[Records from a dataset]
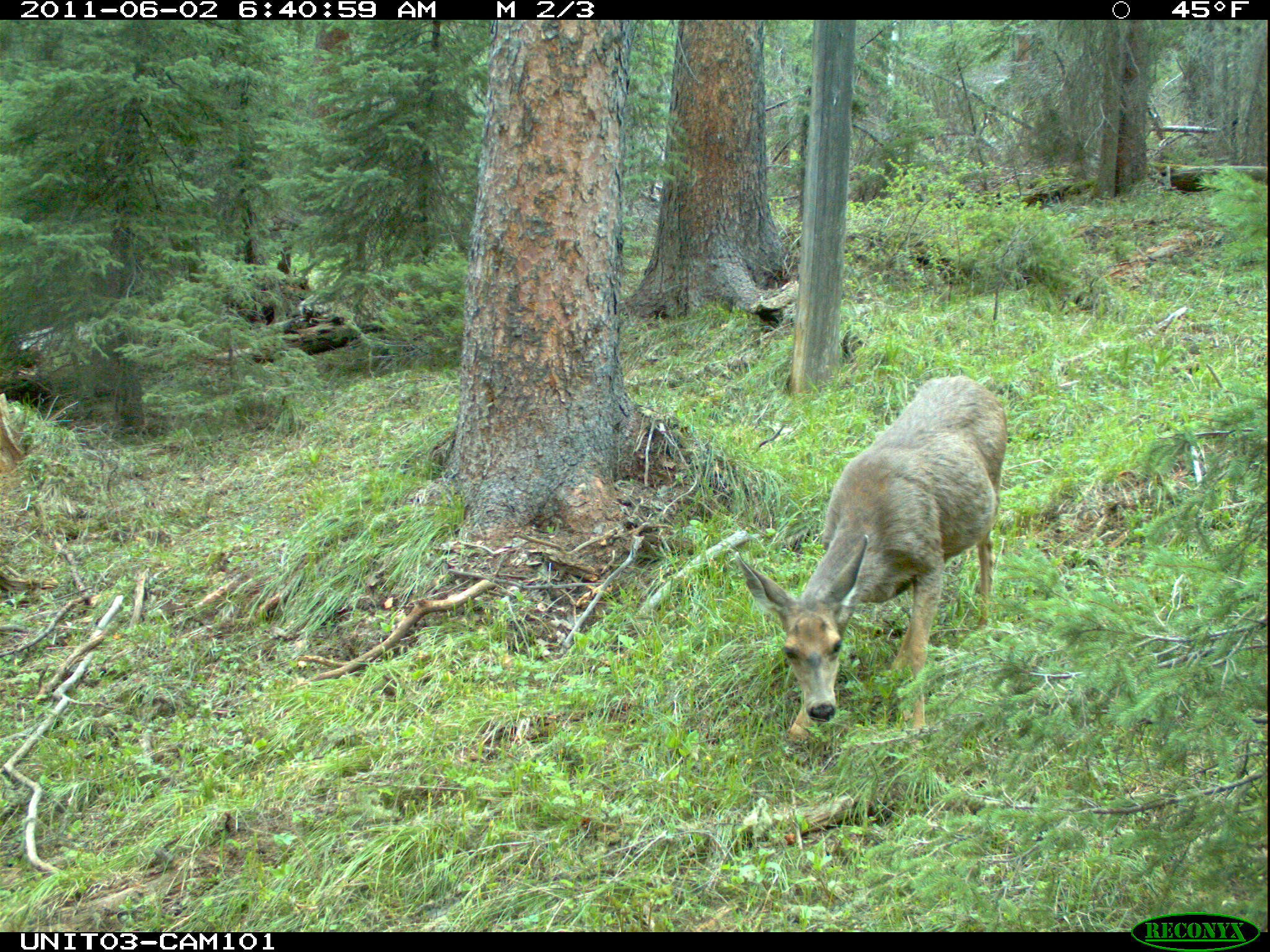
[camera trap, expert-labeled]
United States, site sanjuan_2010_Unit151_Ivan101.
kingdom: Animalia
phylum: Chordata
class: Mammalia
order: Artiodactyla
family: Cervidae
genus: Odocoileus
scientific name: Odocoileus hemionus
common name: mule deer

--

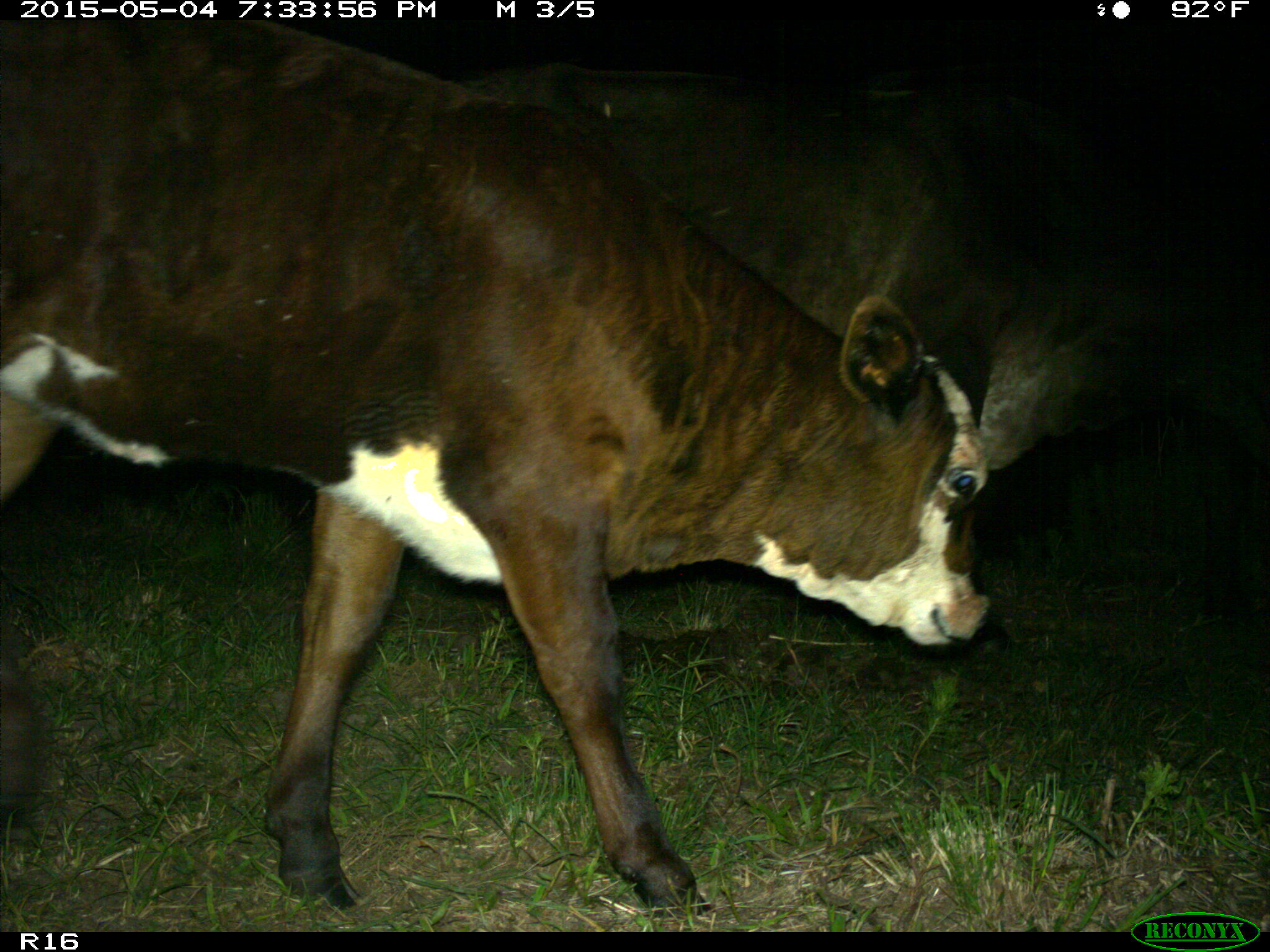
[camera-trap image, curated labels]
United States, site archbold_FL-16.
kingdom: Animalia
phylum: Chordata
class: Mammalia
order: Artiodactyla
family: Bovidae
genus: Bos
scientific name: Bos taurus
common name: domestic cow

**Activity**
Gather from the entries above all lines that include the string "name".

**Reply to the task**
scientific name: Odocoileus hemionus
common name: mule deer
scientific name: Bos taurus
common name: domestic cow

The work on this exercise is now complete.